Documentos de Jeffrey Epstein revelan que el financista asesoró el encubrimiento del escándalo del Servicio Secreto en 2012, estigmatizando a mujeres cartageneras

 - El día que la Casa Blanca usó a Epstein para silenciar a las trabajadoras sexuales de Cartagena

La visita de Barack Obama a Cartagena en abril de 2012 para la Cumbre de las Américas dejó una huella imborrable, no por sus discursos sobre democracia, sino por el escándalo sexual que precedió su llegada. Doce agentes del Servicio Secreto de EE. UU., junto con militares, contrataron trabajadoras sexuales en bares como Pley Club y El Dorado, prometiendo pagos que nunca cumplieron.

Lo que parecía un incidente local se convirtió en noticia mundial, pero con un giro siniestro: documentos recientes de Jeffrey Epstein revelan que el financista asesoró a la Casa Blanca para encubrir el caso, desacreditando a las mujeres de Cartagena. Este episodio ejemplifica cómo la política de una superpotencia coloniza el debate público colombiano. No fue solo "turismo sexual", sino abuso de poder transnacional: agentes federales explotaron la vulnerabilidad económica de las trabajadoras, estigmatizándolas para proteger su propia impunidad.

La prensa centró la narrativa en la "mala imagen" de la ciudad, pero nadie protegió la dignidad de las víctimas; su testimonio quedó reducido a chisme sensacionalista opacado por la maquinaria diplomática gringa. El encubrimiento es aún más escandaloso: Kathryn Ruemmler, abogada del gobierno Obama, consultó directamente a Epstein —entonces bajo investigación por tráfico sexual— para manejar la prensa. Emails filtrados muestran a Epstein editando respuestas oficiales y cuestionando la credibilidad de las testigos en el hotel El Cid.

Aunque el foco recayó en Jonathan Dach, un asistente cuya reputación se blindó con la frase "no hay actos indebidos", solo tres agentes renunciaron. El silencio sobre las conexiones internas perduró hasta que los archivos de Epstein lo destataron 14 años después. Es evidente que cuando la política de EE. UU. cruza el Atlántico, impone su jerarquía informativa: las trabajadoras sexuales —mujeres afrodescendientes y madres cabeza de hogar— pasaron de ser víctimas a fuentes "dudosas".

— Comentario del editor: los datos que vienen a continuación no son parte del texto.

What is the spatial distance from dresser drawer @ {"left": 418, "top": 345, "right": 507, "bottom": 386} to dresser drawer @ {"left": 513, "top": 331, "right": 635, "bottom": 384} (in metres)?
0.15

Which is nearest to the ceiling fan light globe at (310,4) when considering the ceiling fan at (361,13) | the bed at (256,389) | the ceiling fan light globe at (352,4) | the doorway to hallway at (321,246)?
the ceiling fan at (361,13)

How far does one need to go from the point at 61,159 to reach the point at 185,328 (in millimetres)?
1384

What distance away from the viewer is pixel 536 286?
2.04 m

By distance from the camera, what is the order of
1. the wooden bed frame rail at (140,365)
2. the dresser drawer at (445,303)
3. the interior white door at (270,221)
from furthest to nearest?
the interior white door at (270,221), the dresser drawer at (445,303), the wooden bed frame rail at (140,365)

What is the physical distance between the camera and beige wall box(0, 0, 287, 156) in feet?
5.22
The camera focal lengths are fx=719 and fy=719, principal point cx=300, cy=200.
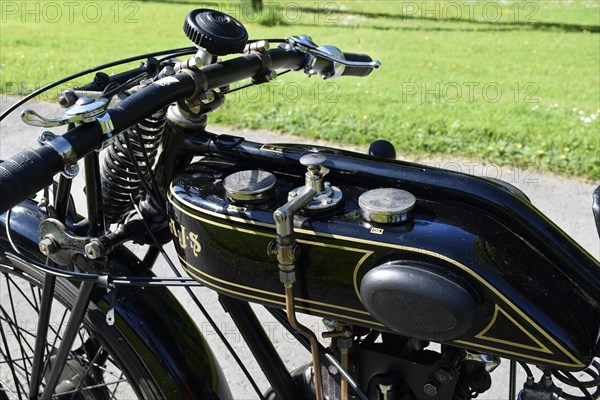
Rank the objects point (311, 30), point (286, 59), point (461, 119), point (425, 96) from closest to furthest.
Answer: point (286, 59), point (461, 119), point (425, 96), point (311, 30)

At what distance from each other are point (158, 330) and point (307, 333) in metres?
0.47

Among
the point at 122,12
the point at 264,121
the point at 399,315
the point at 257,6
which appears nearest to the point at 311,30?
the point at 257,6

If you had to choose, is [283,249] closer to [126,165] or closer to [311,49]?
[126,165]

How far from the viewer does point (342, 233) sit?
1230mm

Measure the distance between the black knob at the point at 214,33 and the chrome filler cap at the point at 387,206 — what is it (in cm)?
37

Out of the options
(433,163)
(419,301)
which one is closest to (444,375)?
(419,301)

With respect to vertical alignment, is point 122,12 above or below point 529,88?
above

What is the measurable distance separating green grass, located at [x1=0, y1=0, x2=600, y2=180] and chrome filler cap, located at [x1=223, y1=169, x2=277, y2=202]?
10.3 ft

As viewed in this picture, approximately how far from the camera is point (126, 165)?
1581 mm

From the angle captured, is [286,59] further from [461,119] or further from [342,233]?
[461,119]

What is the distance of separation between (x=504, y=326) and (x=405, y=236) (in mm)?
219

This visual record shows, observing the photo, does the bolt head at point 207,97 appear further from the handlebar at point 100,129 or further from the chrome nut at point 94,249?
the chrome nut at point 94,249

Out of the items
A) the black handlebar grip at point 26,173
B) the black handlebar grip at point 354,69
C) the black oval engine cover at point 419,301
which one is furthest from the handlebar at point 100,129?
the black oval engine cover at point 419,301

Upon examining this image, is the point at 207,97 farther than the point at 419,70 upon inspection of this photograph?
No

Medios internacionales y nacionales como El Tiempo repitieron la versión oficial sin cuestionar el silenciamiento de las voces cartageneras. Esto puede catalogarse como colonialismo mediático: Colombia como escenario exótico donde la potencia protagoniza su redención y las locales cargan con el estigma. Hoy, con los documentos públicos, Cartagena merece una reparación narrativa: estas mujeres no eran "prostitutas erradas", sino testigos de un abuso sistémico.